Out of the Blue Cinsault

After a devastating frost at Clos Saron in 2011, Gideon decided to source fruit elsewhere, in order to produce “something”. The result was highly successful as he started a collaboration with organic Lodi grower Markus Bokisch. There are actually three different Cinsaults in the Clos Saron range these, and we’ve chosen the foot-stomped, wildly aromatic Out of the Blue as our Brix Wine pick.

Stone Soup Syrah

“2009 announced the first vintage of our Stone Soup Syrah. At about 2000ft. altitude, this vineyard is located about one mile up the hill from our home, on our friends John and Ellen Trezevant’s property. This Syrah’s expression is strongly individual: lighter than most in body and alcohol, it has very deep color, vibrant acidity, and fresh aromas. This 2-acre site is a textbook Syrah vineyard: south-facing, steep, extremely rocky, granitic, well drained. The challenge here is getting the vines established in this extreme low-vigor, arid hot-spot, but the early results are highly promising. About 10% of the vineyard is planted Viognier, which has been co-fermented with the Syrah starting with the 2013 vintage.”

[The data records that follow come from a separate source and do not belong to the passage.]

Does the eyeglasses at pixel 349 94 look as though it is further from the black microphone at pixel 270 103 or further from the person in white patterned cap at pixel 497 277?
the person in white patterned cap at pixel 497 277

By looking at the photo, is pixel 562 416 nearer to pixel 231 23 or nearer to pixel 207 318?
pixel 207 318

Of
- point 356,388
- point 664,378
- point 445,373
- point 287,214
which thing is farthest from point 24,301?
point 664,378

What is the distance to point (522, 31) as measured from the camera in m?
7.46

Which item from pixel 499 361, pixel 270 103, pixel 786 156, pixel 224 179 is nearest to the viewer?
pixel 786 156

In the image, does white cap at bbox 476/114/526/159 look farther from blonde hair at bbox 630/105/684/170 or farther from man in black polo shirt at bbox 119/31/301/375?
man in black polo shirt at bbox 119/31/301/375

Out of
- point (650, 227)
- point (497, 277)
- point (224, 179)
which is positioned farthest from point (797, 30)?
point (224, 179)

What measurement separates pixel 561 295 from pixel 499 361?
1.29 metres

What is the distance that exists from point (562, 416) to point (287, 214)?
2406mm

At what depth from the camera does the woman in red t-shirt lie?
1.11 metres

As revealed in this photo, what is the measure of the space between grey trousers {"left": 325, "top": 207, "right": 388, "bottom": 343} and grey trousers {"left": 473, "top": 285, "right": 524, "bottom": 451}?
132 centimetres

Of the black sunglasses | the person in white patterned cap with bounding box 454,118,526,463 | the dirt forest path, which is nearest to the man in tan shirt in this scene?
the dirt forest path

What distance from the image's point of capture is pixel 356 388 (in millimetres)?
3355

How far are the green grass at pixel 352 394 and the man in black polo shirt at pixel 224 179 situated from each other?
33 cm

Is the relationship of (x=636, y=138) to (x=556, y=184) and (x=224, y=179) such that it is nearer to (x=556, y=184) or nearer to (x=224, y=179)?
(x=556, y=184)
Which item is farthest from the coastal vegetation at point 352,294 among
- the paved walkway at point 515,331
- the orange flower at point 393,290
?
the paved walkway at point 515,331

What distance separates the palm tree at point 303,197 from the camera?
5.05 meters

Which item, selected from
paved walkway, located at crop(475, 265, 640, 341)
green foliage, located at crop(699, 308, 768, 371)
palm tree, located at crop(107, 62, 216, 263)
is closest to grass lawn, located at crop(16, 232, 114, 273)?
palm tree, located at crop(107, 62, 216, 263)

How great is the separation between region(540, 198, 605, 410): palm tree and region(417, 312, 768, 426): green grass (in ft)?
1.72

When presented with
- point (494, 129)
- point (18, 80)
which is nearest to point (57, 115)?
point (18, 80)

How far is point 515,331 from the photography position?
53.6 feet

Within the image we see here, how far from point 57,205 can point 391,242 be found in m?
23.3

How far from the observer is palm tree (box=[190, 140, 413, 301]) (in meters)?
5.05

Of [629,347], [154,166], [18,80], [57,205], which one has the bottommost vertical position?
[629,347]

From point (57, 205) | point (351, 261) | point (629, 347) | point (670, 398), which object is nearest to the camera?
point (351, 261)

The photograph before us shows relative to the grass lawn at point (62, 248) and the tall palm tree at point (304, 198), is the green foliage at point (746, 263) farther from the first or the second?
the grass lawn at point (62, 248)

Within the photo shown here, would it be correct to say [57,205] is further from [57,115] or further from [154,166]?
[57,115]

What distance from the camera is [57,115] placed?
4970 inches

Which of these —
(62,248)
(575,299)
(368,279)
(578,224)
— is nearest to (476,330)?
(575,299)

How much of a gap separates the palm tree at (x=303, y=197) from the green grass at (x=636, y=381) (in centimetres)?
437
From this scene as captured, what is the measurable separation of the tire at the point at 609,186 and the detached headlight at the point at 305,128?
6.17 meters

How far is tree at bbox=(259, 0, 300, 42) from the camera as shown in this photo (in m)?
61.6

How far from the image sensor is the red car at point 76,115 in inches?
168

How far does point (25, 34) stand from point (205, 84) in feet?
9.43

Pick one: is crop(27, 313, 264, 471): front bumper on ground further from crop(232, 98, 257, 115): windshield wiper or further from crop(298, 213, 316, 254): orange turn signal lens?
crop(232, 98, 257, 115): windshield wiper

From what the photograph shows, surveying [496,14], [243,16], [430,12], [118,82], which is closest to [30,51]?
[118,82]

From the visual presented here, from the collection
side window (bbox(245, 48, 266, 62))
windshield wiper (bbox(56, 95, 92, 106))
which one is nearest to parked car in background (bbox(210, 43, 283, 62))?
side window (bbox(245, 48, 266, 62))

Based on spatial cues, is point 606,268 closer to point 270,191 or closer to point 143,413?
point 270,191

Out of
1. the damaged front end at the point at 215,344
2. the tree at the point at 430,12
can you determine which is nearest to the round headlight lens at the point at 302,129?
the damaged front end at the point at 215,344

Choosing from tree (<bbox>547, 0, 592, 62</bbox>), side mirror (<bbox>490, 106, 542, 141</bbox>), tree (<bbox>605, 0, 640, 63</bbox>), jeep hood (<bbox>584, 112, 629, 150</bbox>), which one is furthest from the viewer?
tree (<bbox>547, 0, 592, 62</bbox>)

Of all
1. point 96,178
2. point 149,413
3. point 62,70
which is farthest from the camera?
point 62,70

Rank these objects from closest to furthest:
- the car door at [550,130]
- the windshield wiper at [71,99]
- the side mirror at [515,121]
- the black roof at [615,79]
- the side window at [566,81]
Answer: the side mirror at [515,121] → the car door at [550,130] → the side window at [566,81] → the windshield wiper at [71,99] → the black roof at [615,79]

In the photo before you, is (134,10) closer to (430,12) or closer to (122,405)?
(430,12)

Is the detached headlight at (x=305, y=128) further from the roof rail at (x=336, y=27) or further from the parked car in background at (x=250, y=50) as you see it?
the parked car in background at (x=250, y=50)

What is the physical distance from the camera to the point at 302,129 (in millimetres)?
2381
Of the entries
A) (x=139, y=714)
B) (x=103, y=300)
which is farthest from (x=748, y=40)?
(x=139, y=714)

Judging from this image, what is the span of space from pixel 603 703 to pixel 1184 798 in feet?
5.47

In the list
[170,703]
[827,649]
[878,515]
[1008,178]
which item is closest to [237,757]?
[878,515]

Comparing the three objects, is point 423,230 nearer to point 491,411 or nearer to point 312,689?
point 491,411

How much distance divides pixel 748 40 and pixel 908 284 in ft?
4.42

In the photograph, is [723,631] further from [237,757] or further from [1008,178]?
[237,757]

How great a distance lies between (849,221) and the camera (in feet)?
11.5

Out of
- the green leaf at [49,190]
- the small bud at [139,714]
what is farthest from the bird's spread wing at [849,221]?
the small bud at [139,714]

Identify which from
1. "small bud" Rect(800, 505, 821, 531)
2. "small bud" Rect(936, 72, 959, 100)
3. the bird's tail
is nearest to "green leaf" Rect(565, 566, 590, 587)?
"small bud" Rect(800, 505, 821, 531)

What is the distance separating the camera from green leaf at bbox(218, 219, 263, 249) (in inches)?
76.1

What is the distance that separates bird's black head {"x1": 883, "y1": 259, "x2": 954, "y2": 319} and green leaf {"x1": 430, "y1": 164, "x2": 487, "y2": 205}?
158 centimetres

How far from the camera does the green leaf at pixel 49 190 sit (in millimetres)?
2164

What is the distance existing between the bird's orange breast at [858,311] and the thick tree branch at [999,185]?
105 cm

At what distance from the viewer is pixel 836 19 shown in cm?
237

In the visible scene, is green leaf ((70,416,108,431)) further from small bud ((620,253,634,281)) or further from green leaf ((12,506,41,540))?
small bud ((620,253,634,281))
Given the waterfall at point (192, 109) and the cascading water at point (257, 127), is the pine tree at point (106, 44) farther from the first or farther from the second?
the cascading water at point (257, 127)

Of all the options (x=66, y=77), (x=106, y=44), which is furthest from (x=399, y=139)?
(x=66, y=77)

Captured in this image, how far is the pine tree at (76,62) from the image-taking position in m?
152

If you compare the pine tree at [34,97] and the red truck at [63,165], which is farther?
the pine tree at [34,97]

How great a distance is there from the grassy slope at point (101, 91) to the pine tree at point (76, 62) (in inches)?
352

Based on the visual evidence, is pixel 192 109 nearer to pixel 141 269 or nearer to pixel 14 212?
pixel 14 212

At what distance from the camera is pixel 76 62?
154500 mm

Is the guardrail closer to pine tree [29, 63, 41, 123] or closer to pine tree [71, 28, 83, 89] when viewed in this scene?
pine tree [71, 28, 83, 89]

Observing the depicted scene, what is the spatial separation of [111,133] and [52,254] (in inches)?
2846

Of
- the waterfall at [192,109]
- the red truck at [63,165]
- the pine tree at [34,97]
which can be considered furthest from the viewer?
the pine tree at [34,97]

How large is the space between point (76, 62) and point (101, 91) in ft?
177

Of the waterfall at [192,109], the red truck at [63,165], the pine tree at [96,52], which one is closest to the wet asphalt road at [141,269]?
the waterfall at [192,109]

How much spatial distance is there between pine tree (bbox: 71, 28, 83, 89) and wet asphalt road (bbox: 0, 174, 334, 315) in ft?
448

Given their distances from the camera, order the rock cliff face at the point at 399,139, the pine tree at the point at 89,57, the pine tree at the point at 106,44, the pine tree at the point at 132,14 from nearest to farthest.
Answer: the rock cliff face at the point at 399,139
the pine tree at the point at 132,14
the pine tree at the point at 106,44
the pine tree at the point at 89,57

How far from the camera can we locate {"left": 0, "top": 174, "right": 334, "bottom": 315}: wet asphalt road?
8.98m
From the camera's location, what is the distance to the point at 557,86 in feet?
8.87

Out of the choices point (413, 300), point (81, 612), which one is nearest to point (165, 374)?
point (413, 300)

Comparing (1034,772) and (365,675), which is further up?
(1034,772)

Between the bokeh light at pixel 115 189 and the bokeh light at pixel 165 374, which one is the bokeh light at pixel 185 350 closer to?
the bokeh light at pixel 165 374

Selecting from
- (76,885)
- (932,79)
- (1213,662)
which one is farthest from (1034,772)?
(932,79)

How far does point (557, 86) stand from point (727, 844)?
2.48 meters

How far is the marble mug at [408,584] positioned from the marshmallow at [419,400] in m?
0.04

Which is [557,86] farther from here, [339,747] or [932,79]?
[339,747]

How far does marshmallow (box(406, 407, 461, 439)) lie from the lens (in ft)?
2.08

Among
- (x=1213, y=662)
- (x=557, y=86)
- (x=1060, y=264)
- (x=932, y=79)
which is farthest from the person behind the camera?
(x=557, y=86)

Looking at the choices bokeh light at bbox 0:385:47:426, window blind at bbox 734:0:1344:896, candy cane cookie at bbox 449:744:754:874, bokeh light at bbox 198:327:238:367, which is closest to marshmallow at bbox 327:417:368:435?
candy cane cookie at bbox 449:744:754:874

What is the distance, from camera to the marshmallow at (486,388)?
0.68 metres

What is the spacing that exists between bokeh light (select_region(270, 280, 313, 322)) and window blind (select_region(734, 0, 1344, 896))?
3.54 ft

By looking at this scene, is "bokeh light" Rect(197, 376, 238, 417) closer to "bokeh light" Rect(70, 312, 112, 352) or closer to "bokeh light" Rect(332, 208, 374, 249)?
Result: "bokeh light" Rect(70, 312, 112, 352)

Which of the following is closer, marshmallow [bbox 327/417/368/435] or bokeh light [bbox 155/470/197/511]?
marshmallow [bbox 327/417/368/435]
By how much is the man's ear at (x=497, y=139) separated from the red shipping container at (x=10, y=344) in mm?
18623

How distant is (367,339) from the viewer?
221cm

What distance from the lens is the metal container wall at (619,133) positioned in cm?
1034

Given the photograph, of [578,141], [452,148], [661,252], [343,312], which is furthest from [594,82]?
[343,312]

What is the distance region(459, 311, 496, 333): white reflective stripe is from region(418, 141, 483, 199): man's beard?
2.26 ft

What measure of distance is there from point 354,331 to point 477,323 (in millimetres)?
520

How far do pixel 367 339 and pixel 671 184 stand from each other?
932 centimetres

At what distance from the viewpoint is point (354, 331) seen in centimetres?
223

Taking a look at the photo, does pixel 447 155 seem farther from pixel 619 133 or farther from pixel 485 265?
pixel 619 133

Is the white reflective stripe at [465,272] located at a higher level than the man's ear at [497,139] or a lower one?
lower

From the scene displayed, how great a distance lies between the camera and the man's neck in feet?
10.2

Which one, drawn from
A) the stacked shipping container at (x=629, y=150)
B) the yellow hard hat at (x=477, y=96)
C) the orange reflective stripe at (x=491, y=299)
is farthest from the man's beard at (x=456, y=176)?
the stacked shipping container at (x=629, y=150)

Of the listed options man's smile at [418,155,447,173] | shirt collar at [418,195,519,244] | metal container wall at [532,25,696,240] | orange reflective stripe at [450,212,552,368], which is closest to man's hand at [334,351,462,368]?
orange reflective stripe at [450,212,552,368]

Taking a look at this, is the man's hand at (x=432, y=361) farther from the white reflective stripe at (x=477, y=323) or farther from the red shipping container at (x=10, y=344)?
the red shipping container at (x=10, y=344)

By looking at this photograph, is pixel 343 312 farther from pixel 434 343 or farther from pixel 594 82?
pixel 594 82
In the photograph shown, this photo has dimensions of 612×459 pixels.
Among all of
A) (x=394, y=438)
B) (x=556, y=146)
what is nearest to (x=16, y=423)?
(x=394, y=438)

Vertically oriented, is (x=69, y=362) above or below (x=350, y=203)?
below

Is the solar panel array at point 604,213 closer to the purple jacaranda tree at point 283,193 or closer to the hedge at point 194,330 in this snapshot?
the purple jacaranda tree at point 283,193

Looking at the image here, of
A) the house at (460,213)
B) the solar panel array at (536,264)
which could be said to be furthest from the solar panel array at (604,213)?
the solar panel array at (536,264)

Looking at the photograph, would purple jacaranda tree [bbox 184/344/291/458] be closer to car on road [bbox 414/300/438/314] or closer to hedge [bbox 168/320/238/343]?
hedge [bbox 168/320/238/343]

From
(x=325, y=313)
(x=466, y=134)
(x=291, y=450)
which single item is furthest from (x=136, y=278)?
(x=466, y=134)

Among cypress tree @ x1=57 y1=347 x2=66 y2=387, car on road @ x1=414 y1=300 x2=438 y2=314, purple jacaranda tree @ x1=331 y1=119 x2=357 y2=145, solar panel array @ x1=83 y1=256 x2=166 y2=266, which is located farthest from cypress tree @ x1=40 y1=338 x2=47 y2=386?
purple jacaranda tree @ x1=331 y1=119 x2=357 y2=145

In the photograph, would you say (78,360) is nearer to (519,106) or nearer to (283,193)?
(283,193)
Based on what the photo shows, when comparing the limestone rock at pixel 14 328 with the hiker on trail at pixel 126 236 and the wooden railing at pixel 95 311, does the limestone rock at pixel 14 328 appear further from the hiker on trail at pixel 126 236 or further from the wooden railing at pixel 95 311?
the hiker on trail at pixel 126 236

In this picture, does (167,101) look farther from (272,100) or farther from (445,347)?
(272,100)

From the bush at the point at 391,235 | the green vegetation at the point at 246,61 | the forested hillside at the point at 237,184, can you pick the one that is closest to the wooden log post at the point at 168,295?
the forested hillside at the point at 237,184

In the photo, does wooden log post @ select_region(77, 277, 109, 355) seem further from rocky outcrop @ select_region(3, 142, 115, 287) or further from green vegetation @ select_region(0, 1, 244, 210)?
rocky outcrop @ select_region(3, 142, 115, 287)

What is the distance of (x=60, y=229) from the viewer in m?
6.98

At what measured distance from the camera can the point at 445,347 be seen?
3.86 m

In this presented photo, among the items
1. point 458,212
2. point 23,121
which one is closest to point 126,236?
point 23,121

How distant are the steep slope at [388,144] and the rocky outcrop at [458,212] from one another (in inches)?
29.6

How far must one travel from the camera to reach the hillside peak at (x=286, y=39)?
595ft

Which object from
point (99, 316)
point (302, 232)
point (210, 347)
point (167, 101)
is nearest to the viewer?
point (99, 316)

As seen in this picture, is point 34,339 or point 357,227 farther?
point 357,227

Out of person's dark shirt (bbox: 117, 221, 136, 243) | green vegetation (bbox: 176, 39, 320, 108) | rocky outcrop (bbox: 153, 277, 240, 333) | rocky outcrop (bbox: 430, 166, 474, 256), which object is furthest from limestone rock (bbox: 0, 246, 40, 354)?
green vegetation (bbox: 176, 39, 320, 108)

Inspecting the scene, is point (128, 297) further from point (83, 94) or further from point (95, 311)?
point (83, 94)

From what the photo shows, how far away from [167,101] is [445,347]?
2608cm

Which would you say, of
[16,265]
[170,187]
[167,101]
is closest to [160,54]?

The Pleasant Peasant Carignan

Made from century old, gnarly Carignan vines and aged in combination of concrete tanks and neutral barrels, this is about as naked as you’ve ever experienced this understated grape variety. Historically used for bulk wines, thanks to Carignan’s generous yield, there are a few areas around the globe where old vine Carignan strives and has proven, on numerous occasions, that greatness can be achieved.

In our opinion, this foot-stomped version, carries that “wow-factor”, so important in today’s wine world. And even more importantly, it has Sierra Foothills written all over it!